● TEXT SHOWN
-.-.-

Placeholder Image

字幕列表 影片播放

  • So we are starting with a new topic.

  • The topic we will discuss today is, is called dimensionality reduction.

  • And the idea here is basically that we will learn about techniques that will

  • later become very handy when we will talk about recommender systems, and

  • in particular latent factor recommender systems.

  • So let me give you an idea of what the problem of dimensionality reduction

  • is all about.

  • So basically our assumption is that we have a set of data points.

  • Think of them as points in a plane or points in a three-dimensional space.

  • And the idea is that these points are not just randomly scattered through the space,

  • but they, they li, lie in a subspace of it.

  • So for example, here, here I have two cases of this.

  • You could imagine that you have a set of data in a two-dimensional plane, but

  • the data is not only kind of randomly scattered through this plane,

  • but it it it is only scattered across a small subspace of it.

  • So for example in the first case, we have our we have the data points that are that

  • are embedded on this particular line so maybe a more better representation of

  • this data is not in this two-dimensional space but it's basically just

  • where where in the length of the line is, is a given data point.

  • Or, for example, in the second case, we have we, we are drawing a case where we

  • have points embedded in a three-dimensional space, but again, these

  • point, points are not randomly scattered through space, but basically, they are,

  • they are, they all lie on this single plane that is embedded in this space.

  • So basically the idea for axes can we go and discover such data in presentation.

  • So if I give you another clear set of data can we go identify what are the main

  • axes along original data is represented or embedded.

  • So in particular, in this second case,

  • we have these 2 are an axis where all the data lies.

  • So our goal in some sense will be that we want to find a sub space

  • that effectively represents all the data in that we are given.

  • So, let me just give you a complete example, right.

  • So, our goal, in a sense, would be that we want to compress or

  • reduce the dimensionality or the size of the data representation.

  • So the way we can think of this is that we are given a big table with a, large number

  • of rows, let's say millions of rows, and also a large number of, of columns.

  • And what we can think of, of this,

  • of this kind of table is that every row represents a different data point.

  • And every column represents a different coordinate or a dif, different dimension.

  • And our goal is that we take this set of data and

  • identify kind of more compact or fewer dimensional representations.

-.-.-

● INSTRUCTIONS FOR THE TASK
Answer these from the dimensionality reduction transcript above:
(a) Which particular kind of recommender systems does the speaker say these techniques will later help with?
(b) In the second case, what do all the points in three-dimensional space lie on?
(c) In the big table, what does each row represent, and what does each column represent?

● SOURCE MATERIAL

-.-.-

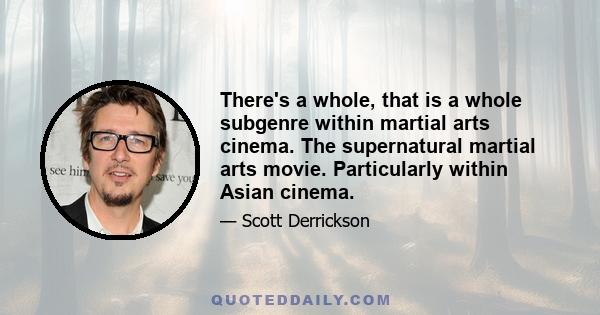 see him save you

There's a whole, that is a whole subgenre within martial arts cinema. The supernatural martial arts movie. Particularly within Asian cinema.

— Scott Derrickson

QUOTEDDAILY.COM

-.-.-

● OUTPUT OF THE TASK
(a) Latent factor recommender systems.
(b) A single plane embedded in that space.
(c) Each row represents a different data point, and each column represents a different coordinate or dimension.